Heat map showing model energies for a short string
Heat map depicting how closely each window location corresponds to each character in the string

The top left corner indicates the model’s measure of whether the first window location contains the first character. Immediately to the right is the measure of whether the second window location contains the first character, and so on across the top row. The second row contains the predictions for the second character at each window location.

Animation showing how heat map entries are calculated
Each column in the heat map corresponds to energies for different characters at a single window location. Each row corresponds to energies for a single character at different window locations.

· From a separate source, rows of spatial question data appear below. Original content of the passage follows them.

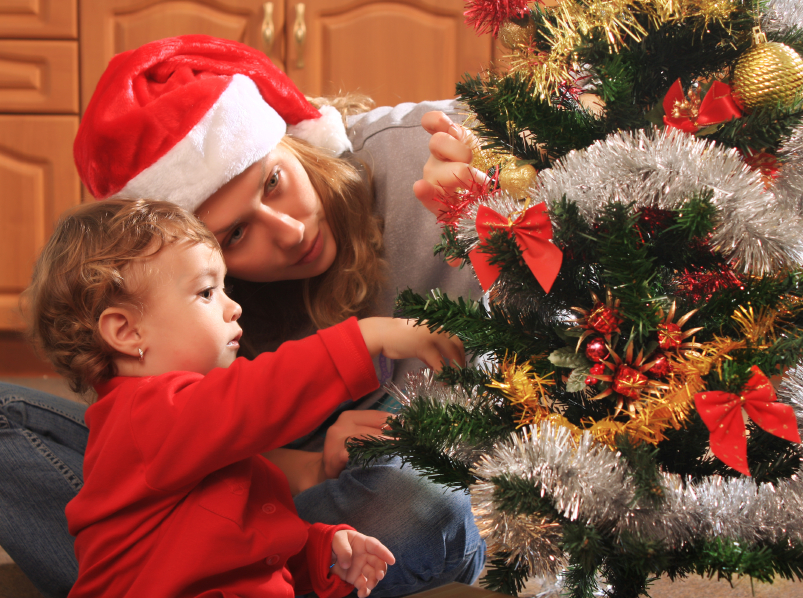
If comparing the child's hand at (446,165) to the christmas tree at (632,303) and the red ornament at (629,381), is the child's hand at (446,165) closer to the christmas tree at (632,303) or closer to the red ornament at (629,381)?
the christmas tree at (632,303)

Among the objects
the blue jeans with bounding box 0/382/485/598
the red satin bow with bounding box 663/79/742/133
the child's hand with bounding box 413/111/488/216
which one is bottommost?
the blue jeans with bounding box 0/382/485/598

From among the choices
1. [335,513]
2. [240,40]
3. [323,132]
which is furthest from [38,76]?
[335,513]

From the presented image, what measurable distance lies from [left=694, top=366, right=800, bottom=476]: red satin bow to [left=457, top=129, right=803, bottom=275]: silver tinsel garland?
8cm

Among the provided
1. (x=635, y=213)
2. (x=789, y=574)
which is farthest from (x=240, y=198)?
(x=789, y=574)

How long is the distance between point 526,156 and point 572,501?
0.99 feet

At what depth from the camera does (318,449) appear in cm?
109

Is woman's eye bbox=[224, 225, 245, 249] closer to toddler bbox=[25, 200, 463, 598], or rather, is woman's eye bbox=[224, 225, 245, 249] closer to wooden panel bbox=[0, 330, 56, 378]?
toddler bbox=[25, 200, 463, 598]

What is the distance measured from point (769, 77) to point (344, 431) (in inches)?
24.3

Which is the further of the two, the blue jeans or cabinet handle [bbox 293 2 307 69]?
cabinet handle [bbox 293 2 307 69]

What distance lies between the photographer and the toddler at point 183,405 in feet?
2.14

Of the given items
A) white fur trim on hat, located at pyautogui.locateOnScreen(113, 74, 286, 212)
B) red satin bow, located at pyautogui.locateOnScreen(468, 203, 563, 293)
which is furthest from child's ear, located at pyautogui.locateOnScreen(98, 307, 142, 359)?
red satin bow, located at pyautogui.locateOnScreen(468, 203, 563, 293)

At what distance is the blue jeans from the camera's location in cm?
83

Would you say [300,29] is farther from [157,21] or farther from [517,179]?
[517,179]

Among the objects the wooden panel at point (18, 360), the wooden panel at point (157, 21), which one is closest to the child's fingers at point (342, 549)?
the wooden panel at point (157, 21)
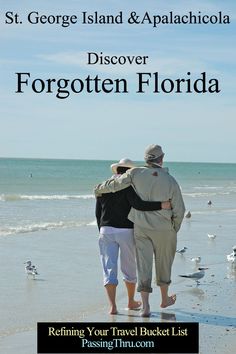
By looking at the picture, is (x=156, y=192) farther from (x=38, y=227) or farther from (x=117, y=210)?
(x=38, y=227)

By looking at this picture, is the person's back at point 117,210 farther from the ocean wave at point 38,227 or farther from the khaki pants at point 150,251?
the ocean wave at point 38,227

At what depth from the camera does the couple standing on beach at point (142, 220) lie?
6.71 metres

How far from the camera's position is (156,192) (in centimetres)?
671

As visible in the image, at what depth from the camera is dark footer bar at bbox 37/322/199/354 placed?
5.69 metres

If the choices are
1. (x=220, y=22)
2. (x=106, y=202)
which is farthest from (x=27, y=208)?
(x=106, y=202)

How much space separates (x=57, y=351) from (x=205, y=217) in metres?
16.0

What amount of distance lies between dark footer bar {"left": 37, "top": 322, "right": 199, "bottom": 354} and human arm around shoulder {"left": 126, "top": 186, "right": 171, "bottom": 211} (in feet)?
3.78

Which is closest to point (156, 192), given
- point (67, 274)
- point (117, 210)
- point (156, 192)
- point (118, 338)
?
point (156, 192)

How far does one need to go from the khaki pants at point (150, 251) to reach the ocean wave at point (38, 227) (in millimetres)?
8513

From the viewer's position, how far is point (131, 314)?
6.98 m

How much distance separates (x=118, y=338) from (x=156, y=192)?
60.1 inches

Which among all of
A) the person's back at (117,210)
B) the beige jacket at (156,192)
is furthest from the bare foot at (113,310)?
the beige jacket at (156,192)

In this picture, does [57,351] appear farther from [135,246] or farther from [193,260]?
[193,260]

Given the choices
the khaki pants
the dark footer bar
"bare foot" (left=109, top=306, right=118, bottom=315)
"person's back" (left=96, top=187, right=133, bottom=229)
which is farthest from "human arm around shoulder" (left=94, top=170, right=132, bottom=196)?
the dark footer bar
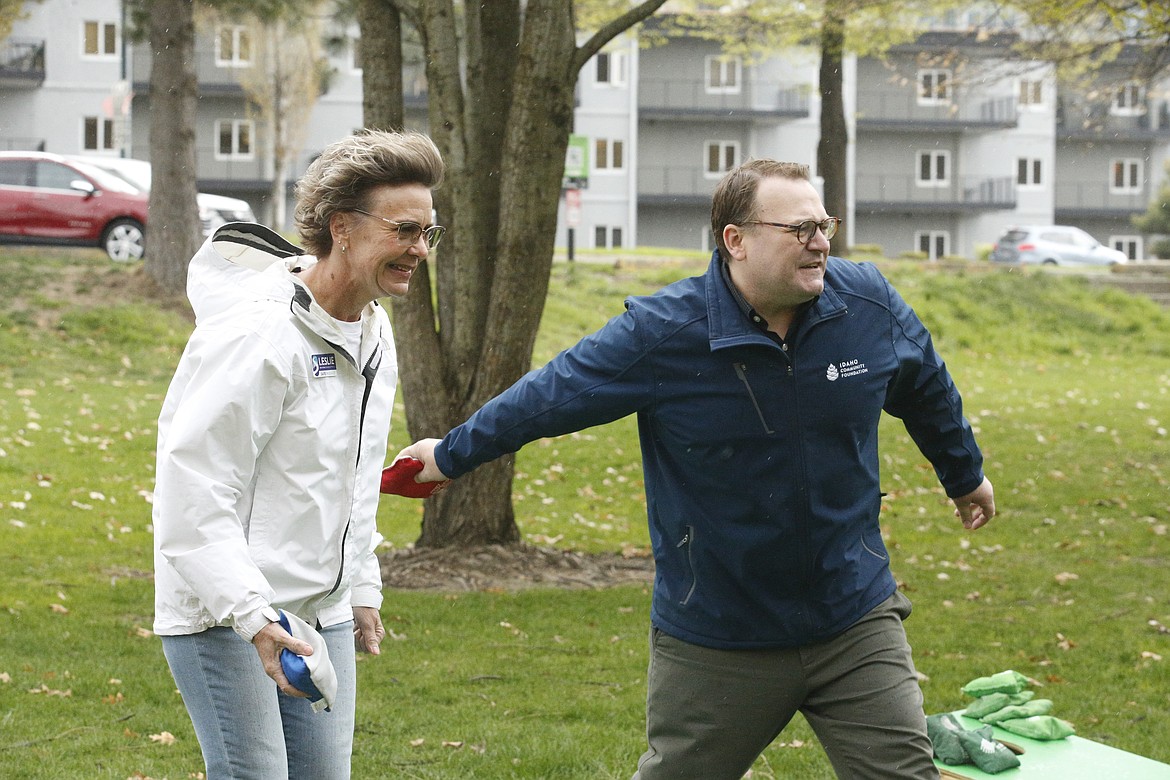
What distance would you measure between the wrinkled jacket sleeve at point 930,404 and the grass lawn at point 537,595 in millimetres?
1934

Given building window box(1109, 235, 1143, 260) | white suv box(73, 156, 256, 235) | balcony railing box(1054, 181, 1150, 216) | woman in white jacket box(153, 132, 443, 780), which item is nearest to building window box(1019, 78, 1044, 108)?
balcony railing box(1054, 181, 1150, 216)

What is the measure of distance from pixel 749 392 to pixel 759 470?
8.0 inches

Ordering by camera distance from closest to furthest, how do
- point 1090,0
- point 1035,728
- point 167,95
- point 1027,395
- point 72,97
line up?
point 1035,728 → point 1090,0 → point 1027,395 → point 167,95 → point 72,97

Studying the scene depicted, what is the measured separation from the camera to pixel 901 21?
23203mm

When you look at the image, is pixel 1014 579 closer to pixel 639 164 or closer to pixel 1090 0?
pixel 1090 0

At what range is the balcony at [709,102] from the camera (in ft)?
166

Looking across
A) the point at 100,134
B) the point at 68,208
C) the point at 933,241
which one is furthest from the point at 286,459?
the point at 933,241

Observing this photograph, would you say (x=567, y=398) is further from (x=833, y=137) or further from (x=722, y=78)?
(x=722, y=78)

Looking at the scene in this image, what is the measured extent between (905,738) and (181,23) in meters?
18.0

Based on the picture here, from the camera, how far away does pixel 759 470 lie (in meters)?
3.63

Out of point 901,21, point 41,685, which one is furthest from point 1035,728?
point 901,21

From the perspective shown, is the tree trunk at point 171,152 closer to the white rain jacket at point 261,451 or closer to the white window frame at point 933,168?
the white rain jacket at point 261,451

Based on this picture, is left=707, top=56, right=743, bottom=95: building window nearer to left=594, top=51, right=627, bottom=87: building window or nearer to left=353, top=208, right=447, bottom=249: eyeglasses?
left=594, top=51, right=627, bottom=87: building window

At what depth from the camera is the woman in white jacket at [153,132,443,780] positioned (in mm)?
3047
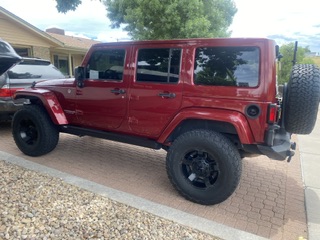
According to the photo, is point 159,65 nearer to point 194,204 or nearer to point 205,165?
point 205,165

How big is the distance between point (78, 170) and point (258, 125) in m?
2.87

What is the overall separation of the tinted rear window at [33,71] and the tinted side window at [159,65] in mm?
3624

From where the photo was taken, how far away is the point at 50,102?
430cm

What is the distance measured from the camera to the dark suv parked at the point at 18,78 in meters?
5.44

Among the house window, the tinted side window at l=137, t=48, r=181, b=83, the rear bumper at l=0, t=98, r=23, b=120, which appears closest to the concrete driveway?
the rear bumper at l=0, t=98, r=23, b=120

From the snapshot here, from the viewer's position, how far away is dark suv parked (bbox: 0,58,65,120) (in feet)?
17.9

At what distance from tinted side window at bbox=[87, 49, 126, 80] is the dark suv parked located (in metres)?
1.87

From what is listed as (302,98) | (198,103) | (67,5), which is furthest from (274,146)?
(67,5)

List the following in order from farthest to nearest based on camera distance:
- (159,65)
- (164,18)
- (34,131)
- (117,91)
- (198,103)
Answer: (164,18) < (34,131) < (117,91) < (159,65) < (198,103)

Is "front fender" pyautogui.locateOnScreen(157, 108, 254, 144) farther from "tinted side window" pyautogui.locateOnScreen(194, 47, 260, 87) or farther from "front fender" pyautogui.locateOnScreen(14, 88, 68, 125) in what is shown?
"front fender" pyautogui.locateOnScreen(14, 88, 68, 125)

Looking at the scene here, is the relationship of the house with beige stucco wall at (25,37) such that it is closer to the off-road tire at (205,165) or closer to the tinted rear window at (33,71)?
the tinted rear window at (33,71)

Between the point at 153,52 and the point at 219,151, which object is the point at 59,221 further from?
the point at 153,52

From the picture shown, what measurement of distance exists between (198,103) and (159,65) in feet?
2.59

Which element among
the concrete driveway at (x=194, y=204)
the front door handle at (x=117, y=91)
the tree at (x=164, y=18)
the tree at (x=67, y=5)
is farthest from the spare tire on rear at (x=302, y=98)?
the tree at (x=164, y=18)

One can use this heat map to determine how the model has divided up the image into characters. A mapping from window location to character can be thought of as a path through the heat map. A valid path must begin in the upper-left corner since the left side of the image corresponds to the beginning of the string. Similarly, the path must end in the lower-right corner since the right side of the image corresponds to the end of the string. Between these two corners, a valid path must move monotonically down and to the right without skipping any rows or columns. The best way to divide the image, according to the model, is the path with least total energy. This can be found with a search algorithm such as Djikstra’s or even brute-force since the number of valid paths is small for heat maps of this size.

The path of least energy through the heat map
The lowest-energy path through the heat map is shown in white. It represents the model's estimate of how to map window locations to characters in the string.

Adding up the energies along the optimal path produced the total loss. Minimizing this loss efficiently trained the model to improve its predictions at the relevant locations within the image.

At inference time, the model’s prediction was determined by applying the argmin function (remember: lower energy is better) across the 27 character classes at each window location within the image. Duplicates were common since the window size could be larger than a character, so they were dropped to avoid counting the same character multiple times in a row. Because the model was trained to to predict a placeholder _ between actual letters, legitimate repeats were preserved.

Illustration of how the model recognizes double letters
The model may output the same character for multiple window positions. These needed to be deduplicated when constructing the final string. The model output a placeholder _ when the window doesn't cleanly line up with a character, which prevents legitimate duplicates from merging.

The model achieved an accuracy of over 90% after training on two character strings for 30,000 samples. However, this wasn’t enough for it to generalize from two characters to more. For three characters, the accuracy was 0%. Further training on longer strings strongly improved its accuracy at decoding them.